Stored records
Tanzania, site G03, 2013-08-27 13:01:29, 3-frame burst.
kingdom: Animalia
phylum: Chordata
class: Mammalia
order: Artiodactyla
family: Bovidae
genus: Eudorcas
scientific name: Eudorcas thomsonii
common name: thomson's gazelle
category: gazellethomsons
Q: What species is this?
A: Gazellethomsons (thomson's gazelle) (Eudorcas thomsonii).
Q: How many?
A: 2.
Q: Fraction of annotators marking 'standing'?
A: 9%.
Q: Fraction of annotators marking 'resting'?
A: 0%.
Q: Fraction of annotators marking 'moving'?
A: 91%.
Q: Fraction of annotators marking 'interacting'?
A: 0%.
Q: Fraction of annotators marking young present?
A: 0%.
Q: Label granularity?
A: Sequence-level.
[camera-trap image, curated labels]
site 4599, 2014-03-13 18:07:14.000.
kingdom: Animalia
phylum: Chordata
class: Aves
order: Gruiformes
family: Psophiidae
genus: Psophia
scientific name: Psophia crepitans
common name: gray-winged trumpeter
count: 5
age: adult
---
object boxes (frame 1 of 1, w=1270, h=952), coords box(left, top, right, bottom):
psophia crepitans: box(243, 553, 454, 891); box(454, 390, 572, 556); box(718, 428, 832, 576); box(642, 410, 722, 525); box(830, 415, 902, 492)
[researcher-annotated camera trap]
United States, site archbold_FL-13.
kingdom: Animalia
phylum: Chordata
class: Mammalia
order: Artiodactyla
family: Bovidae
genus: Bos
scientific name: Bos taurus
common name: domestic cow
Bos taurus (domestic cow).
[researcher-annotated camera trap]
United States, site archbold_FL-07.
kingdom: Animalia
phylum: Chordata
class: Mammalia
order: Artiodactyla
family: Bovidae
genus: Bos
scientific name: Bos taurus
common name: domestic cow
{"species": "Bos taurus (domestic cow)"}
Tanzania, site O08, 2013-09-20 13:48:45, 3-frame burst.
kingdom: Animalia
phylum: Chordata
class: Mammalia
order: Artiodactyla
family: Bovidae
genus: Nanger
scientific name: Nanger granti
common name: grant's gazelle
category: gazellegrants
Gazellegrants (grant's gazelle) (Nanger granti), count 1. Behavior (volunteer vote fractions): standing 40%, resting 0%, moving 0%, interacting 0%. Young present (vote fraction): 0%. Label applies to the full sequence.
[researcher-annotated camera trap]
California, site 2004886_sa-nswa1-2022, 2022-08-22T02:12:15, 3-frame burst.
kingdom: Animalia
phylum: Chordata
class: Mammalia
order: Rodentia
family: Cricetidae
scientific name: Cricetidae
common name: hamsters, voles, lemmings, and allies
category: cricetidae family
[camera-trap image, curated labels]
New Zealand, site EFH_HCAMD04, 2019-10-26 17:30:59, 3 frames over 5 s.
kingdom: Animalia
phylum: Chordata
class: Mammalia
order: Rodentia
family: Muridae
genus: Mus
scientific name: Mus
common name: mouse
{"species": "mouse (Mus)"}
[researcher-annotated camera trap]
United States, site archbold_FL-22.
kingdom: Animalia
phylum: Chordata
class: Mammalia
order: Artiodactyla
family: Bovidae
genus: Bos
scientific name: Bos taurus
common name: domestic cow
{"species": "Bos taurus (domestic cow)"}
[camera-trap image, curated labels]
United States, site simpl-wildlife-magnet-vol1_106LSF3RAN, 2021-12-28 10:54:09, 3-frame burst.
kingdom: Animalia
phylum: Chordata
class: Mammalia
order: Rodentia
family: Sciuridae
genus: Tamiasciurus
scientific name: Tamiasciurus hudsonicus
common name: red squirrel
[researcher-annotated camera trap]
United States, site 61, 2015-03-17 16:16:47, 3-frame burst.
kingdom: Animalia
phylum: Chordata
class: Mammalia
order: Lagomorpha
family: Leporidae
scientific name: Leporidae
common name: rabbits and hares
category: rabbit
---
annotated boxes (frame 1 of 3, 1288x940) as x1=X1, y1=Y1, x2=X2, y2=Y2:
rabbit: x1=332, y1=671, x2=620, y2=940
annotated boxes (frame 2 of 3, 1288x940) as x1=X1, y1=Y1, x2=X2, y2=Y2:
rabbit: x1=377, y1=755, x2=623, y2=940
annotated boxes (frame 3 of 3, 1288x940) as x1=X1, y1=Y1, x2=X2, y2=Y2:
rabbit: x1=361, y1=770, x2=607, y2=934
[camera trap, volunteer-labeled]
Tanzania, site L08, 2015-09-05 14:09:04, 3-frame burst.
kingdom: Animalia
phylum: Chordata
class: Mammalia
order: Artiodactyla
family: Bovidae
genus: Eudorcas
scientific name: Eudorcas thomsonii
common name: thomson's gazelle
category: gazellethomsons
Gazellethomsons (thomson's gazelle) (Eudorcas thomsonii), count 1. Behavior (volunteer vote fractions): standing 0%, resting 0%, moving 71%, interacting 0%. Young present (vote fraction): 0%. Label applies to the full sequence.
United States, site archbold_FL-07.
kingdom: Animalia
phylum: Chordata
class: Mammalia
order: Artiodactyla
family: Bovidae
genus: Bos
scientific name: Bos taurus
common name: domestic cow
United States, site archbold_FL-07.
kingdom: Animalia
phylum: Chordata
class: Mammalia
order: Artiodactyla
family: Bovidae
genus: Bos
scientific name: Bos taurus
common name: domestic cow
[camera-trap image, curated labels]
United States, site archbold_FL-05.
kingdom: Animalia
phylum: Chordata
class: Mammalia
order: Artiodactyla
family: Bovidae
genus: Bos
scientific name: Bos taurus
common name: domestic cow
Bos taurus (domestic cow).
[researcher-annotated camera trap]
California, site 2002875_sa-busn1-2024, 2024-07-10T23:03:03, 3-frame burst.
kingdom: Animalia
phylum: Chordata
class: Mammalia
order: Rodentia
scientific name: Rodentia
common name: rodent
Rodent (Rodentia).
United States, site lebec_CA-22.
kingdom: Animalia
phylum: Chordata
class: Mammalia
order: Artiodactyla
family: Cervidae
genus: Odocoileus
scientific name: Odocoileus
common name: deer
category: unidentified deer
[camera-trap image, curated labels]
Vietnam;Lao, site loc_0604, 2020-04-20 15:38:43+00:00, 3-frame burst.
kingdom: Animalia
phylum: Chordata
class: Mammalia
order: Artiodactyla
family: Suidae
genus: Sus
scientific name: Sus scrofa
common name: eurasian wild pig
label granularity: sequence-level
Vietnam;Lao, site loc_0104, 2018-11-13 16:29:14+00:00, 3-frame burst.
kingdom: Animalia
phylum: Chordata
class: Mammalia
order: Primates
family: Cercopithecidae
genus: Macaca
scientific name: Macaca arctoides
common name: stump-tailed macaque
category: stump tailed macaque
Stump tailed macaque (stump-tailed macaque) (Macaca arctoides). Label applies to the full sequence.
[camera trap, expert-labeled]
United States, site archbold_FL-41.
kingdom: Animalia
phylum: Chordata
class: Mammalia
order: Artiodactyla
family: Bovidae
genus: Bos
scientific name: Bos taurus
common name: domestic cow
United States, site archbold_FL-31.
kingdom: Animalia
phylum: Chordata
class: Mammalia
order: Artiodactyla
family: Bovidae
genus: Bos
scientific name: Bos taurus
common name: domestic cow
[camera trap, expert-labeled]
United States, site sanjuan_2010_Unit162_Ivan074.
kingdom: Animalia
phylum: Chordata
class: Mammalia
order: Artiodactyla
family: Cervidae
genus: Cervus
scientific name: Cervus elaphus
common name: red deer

**Prompt**
All of the records should be transcribed exactly, with nothing left out.

**Written response**
Tanzania, site G03, 2013-08-27 13:01:29, 3-frame burst.
kingdom: Animalia
phylum: Chordata
class: Mammalia
order: Artiodactyla
family: Bovidae
genus: Eudorcas
scientific name: Eudorcas thomsonii
common name: thomson's gazelle
category: gazellethomsons
Q: What species is this?
A: Gazellethomsons (thomson's gazelle) (Eudorcas thomsonii).
Q: How many?
A: 2.
Q: Fraction of annotators marking 'standing'?
A: 9%.
Q: Fraction of annotators marking 'resting'?
A: 0%.
Q: Fraction of annotators marking 'moving'?
A: 91%.
Q: Fraction of annotators marking 'interacting'?
A: 0%.
Q: Fraction of annotators marking young present?
A: 0%.
Q: Label granularity?
A: Sequence-level.
[camera-trap image, curated labels]
site 4599, 2014-03-13 18:07:14.000.
kingdom: Animalia
phylum: Chordata
class: Aves
order: Gruiformes
family: Psophiidae
genus: Psophia
scientific name: Psophia crepitans
common name: gray-winged trumpeter
count: 5
age: adult
---
object boxes (frame 1 of 1, w=1270, h=952), coords box(left, top, right, bottom):
psophia crepitans: box(243, 553, 454, 891); box(454, 390, 572, 556); box(718, 428, 832, 576); box(642, 410, 722, 525); box(830, 415, 902, 492)
[researcher-annotated camera trap]
United States, site archbold_FL-13.
kingdom: Animalia
phylum: Chordata
class: Mammalia
order: Artiodactyla
family: Bovidae
genus: Bos
scientific name: Bos taurus
common name: domestic cow
Bos taurus (domestic cow).
[researcher-annotated camera trap]
United States, site archbold_FL-07.
kingdom: Animalia
phylum: Chordata
class: Mammalia
order: Artiodactyla
family: Bovidae
genus: Bos
scientific name: Bos taurus
common name: domestic cow
{"species": "Bos taurus (domestic cow)"}
Tanzania, site O08, 2013-09-20 13:48:45, 3-frame burst.
kingdom: Animalia
phylum: Chordata
class: Mammalia
order: Artiodactyla
family: Bovidae
genus: Nanger
scientific name: Nanger granti
common name: grant's gazelle
category: gazellegrants
Gazellegrants (grant's gazelle) (Nanger granti), count 1. Behavior (volunteer vote fractions): standing 40%, resting 0%, moving 0%, interacting 0%. Young present (vote fraction): 0%. Label applies to the full sequence.
[researcher-annotated camera trap]
California, site 2004886_sa-nswa1-2022, 2022-08-22T02:12:15, 3-frame burst.
kingdom: Animalia
phylum: Chordata
class: Mammalia
order: Rodentia
family: Cricetidae
scientific name: Cricetidae
common name: hamsters, voles, lemmings, and allies
category: cricetidae family
[camera-trap image, curated labels]
New Zealand, site EFH_HCAMD04, 2019-10-26 17:30:59, 3 frames over 5 s.
kingdom: Animalia
phylum: Chordata
class: Mammalia
order: Rodentia
family: Muridae
genus: Mus
scientific name: Mus
common name: mouse
{"species": "mouse (Mus)"}
[researcher-annotated camera trap]
United States, site archbold_FL-22.
kingdom: Animalia
phylum: Chordata
class: Mammalia
order: Artiodactyla
family: Bovidae
genus: Bos
scientific name: Bos taurus
common name: domestic cow
{"species": "Bos taurus (domestic cow)"}
[camera-trap image, curated labels]
United States, site simpl-wildlife-magnet-vol1_106LSF3RAN, 2021-12-28 10:54:09, 3-frame burst.
kingdom: Animalia
phylum: Chordata
class: Mammalia
order: Rodentia
family: Sciuridae
genus: Tamiasciurus
scientific name: Tamiasciurus hudsonicus
common name: red squirrel
[researcher-annotated camera trap]
United States, site 61, 2015-03-17 16:16:47, 3-frame burst.
kingdom: Animalia
phylum: Chordata
class: Mammalia
order: Lagomorpha
family: Leporidae
scientific name: Leporidae
common name: rabbits and hares
category: rabbit
---
annotated boxes (frame 1 of 3, 1288x940) as x1=X1, y1=Y1, x2=X2, y2=Y2:
rabbit: x1=332, y1=671, x2=620, y2=940
annotated boxes (frame 2 of 3, 1288x940) as x1=X1, y1=Y1, x2=X2, y2=Y2:
rabbit: x1=377, y1=755, x2=623, y2=940
annotated boxes (frame 3 of 3, 1288x940) as x1=X1, y1=Y1, x2=X2, y2=Y2:
rabbit: x1=361, y1=770, x2=607, y2=934
[camera trap, volunteer-labeled]
Tanzania, site L08, 2015-09-05 14:09:04, 3-frame burst.
kingdom: Animalia
phylum: Chordata
class: Mammalia
order: Artiodactyla
family: Bovidae
genus: Eudorcas
scientific name: Eudorcas thomsonii
common name: thomson's gazelle
category: gazellethomsons
Gazellethomsons (thomson's gazelle) (Eudorcas thomsonii), count 1. Behavior (volunteer vote fractions): standing 0%, resting 0%, moving 71%, interacting 0%. Young present (vote fraction): 0%. Label applies to the full sequence.
United States, site archbold_FL-07.
kingdom: Animalia
phylum: Chordata
class: Mammalia
order: Artiodactyla
family: Bovidae
genus: Bos
scientific name: Bos taurus
common name: domestic cow
United States, site archbold_FL-07.
kingdom: Animalia
phylum: Chordata
class: Mammalia
order: Artiodactyla
family: Bovidae
genus: Bos
scientific name: Bos taurus
common name: domestic cow
[camera-trap image, curated labels]
United States, site archbold_FL-05.
kingdom: Animalia
phylum: Chordata
class: Mammalia
order: Artiodactyla
family: Bovidae
genus: Bos
scientific name: Bos taurus
common name: domestic cow
Bos taurus (domestic cow).
[researcher-annotated camera trap]
California, site 2002875_sa-busn1-2024, 2024-07-10T23:03:03, 3-frame burst.
kingdom: Animalia
phylum: Chordata
class: Mammalia
order: Rodentia
scientific name: Rodentia
common name: rodent
Rodent (Rodentia).
United States, site lebec_CA-22.
kingdom: Animalia
phylum: Chordata
class: Mammalia
order: Artiodactyla
family: Cervidae
genus: Odocoileus
scientific name: Odocoileus
common name: deer
category: unidentified deer
[camera-trap image, curated labels]
Vietnam;Lao, site loc_0604, 2020-04-20 15:38:43+00:00, 3-frame burst.
kingdom: Animalia
phylum: Chordata
class: Mammalia
order: Artiodactyla
family: Suidae
genus: Sus
scientific name: Sus scrofa
common name: eurasian wild pig
label granularity: sequence-level
Vietnam;Lao, site loc_0104, 2018-11-13 16:29:14+00:00, 3-frame burst.
kingdom: Animalia
phylum: Chordata
class: Mammalia
order: Primates
family: Cercopithecidae
genus: Macaca
scientific name: Macaca arctoides
common name: stump-tailed macaque
category: stump tailed macaque
Stump tailed macaque (stump-tailed macaque) (Macaca arctoides). Label applies to the full sequence.
[camera trap, expert-labeled]
United States, site archbold_FL-41.
kingdom: Animalia
phylum: Chordata
class: Mammalia
order: Artiodactyla
family: Bovidae
genus: Bos
scientific name: Bos taurus
common name: domestic cow
United States, site archbold_FL-31.
kingdom: Animalia
phylum: Chordata
class: Mammalia
order: Artiodactyla
family: Bovidae
genus: Bos
scientific name: Bos taurus
common name: domestic cow
[camera trap, expert-labeled]
United States, site sanjuan_2010_Unit162_Ivan074.
kingdom: Animalia
phylum: Chordata
class: Mammalia
order: Artiodactyla
family: Cervidae
genus: Cervus
scientific name: Cervus elaphus
common name: red deer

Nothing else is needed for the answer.